- DATASET ENTRIES -
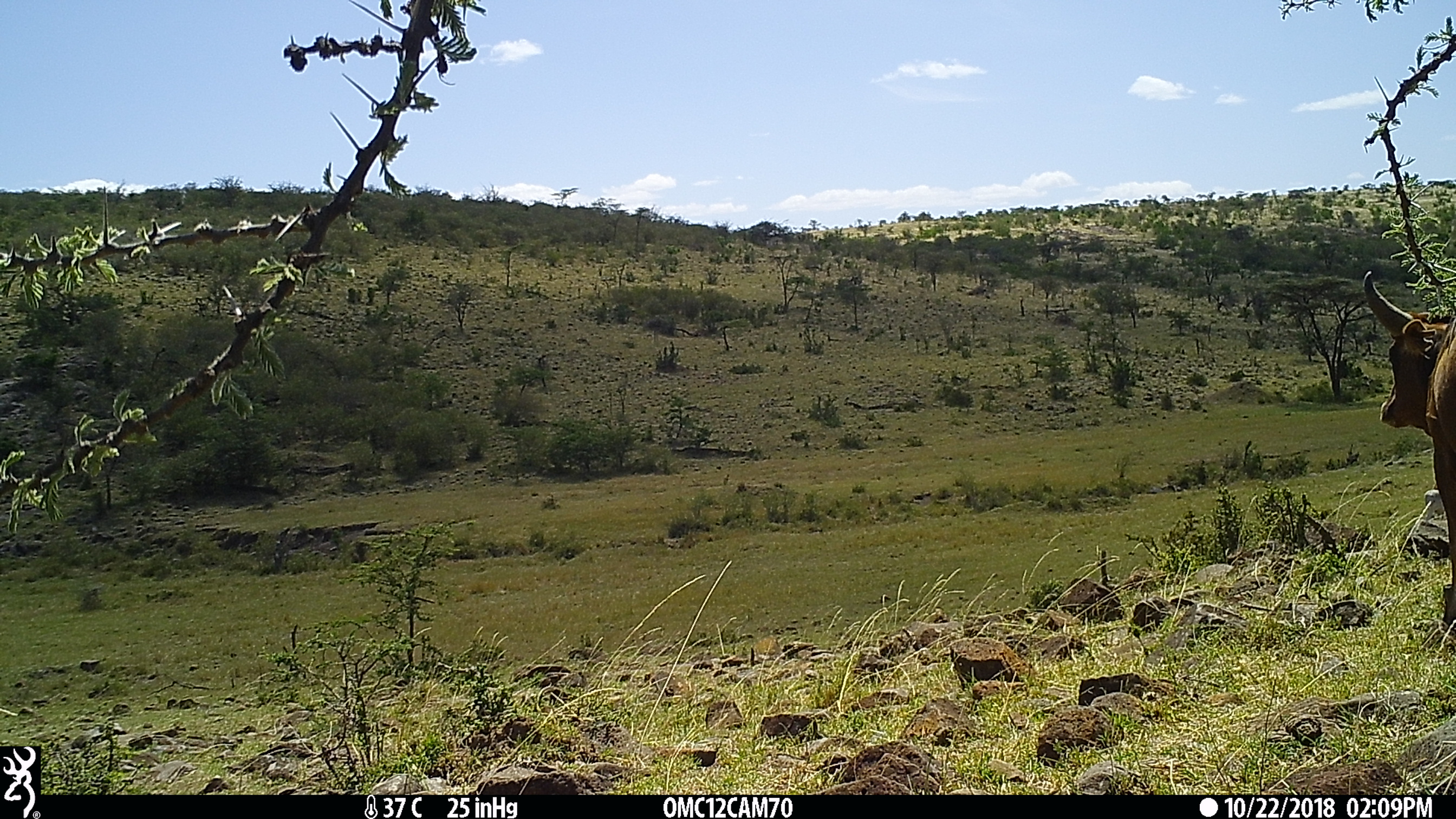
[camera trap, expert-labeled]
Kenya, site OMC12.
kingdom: Animalia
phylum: Chordata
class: Mammalia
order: Artiodactyla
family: Bovidae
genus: Bos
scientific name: Bos taurus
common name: cattle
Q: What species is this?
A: Cattle (Bos taurus).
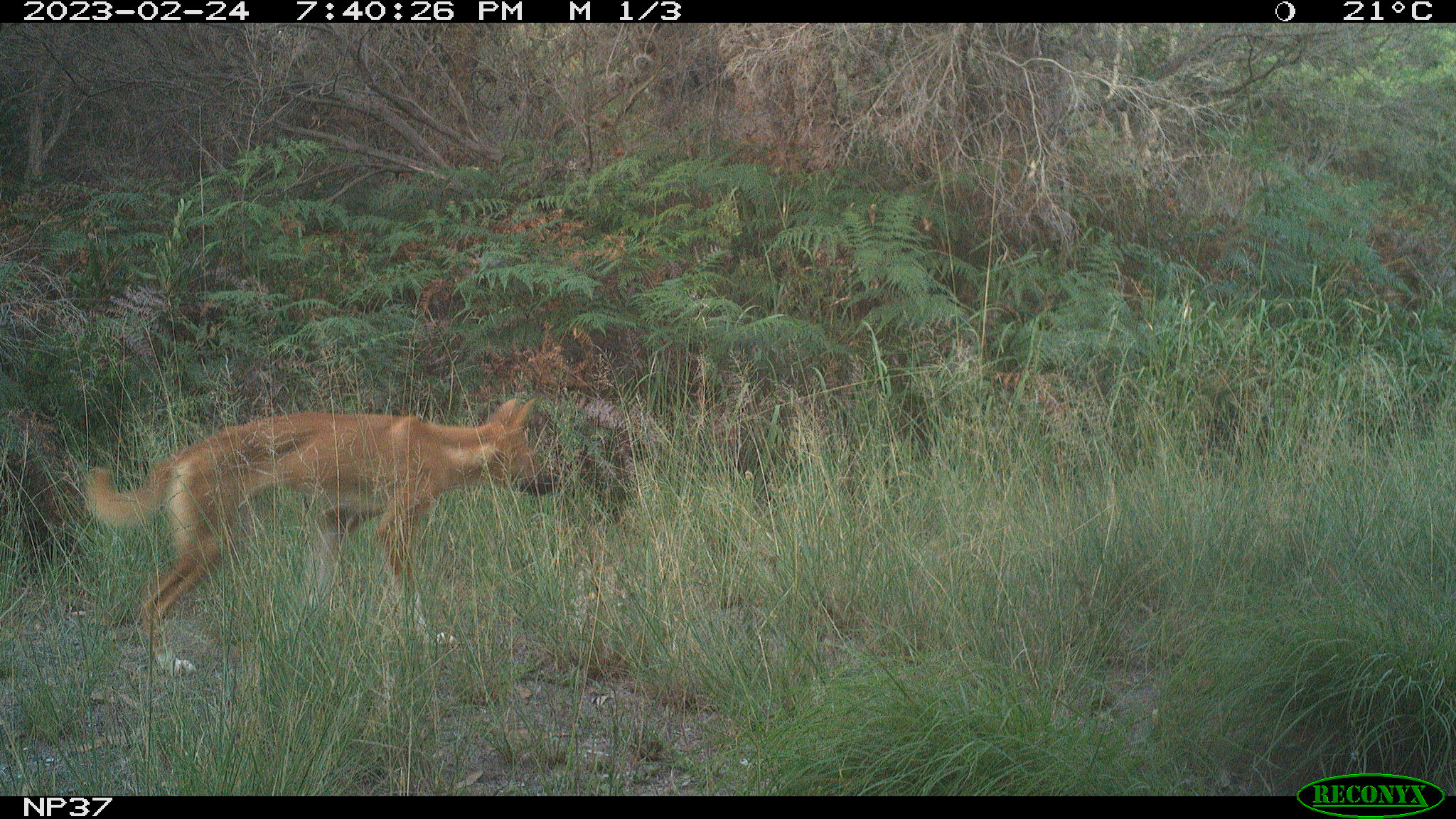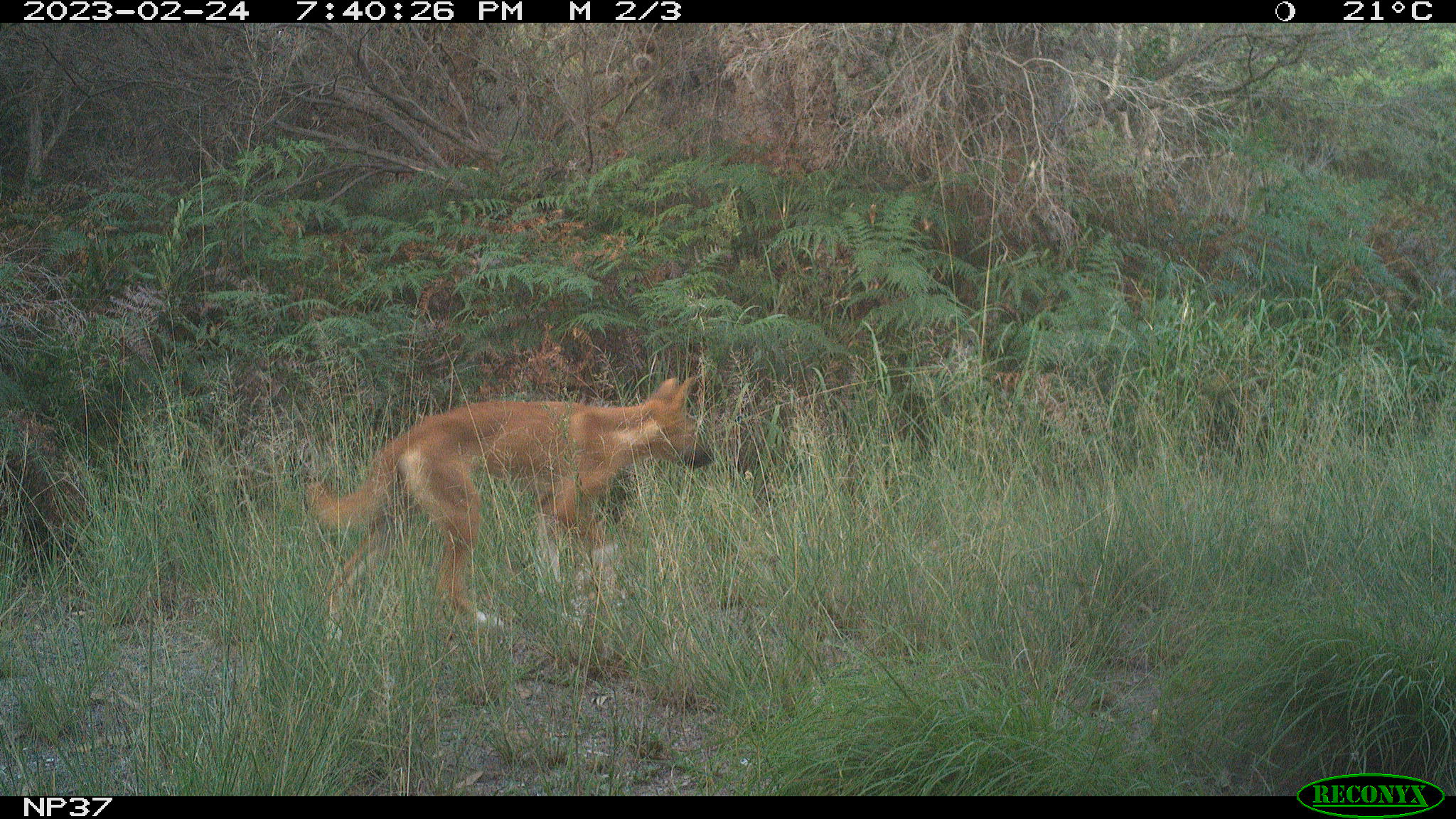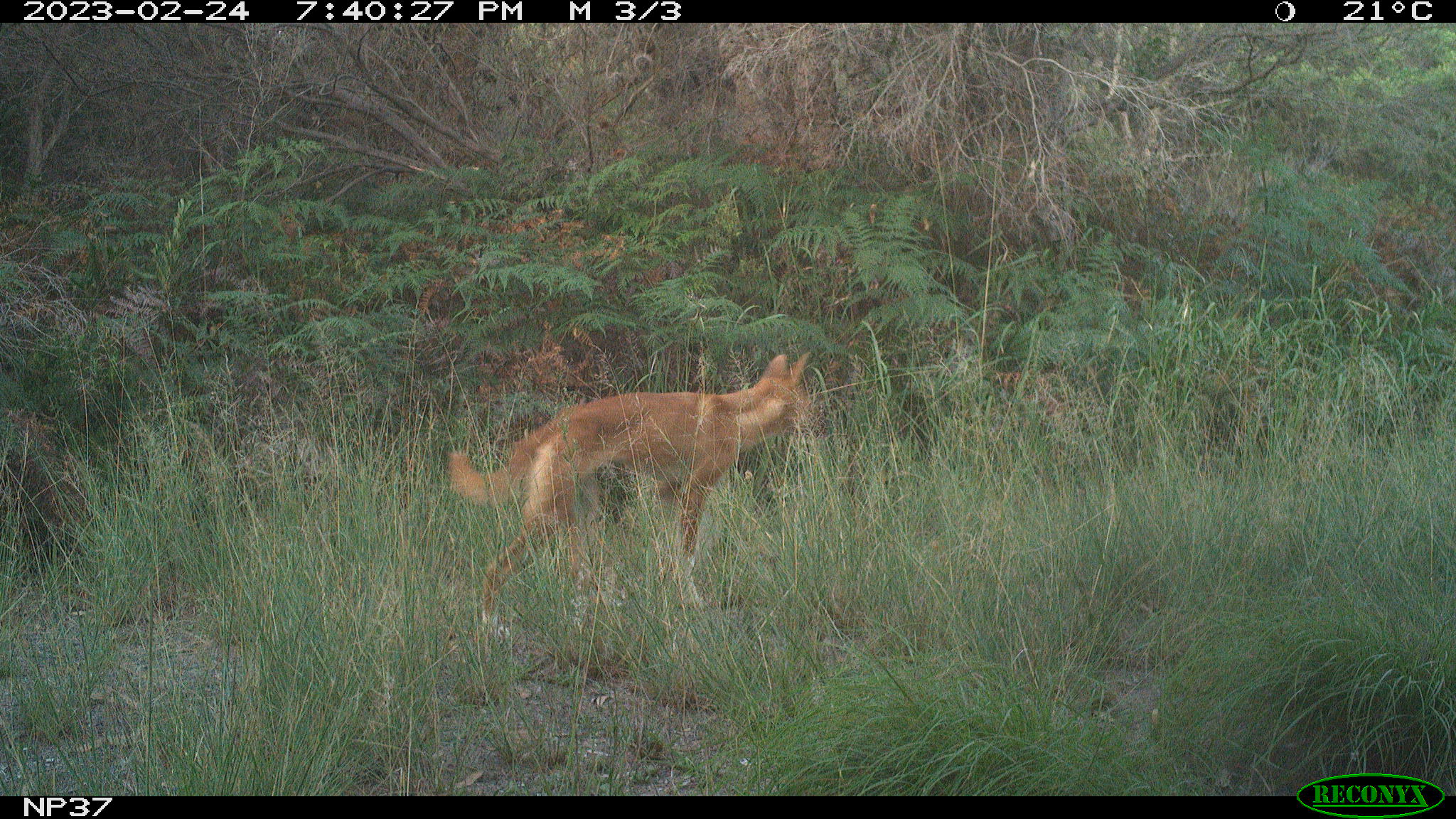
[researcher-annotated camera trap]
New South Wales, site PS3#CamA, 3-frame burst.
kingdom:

- WHAT YOU HAVE TO DO -
Return all lines in the data that include the word "site".

- TASK SOLUTION -
Kenya, site OMC12.
New South Wales, site PS3#CamA, 3-frame burst.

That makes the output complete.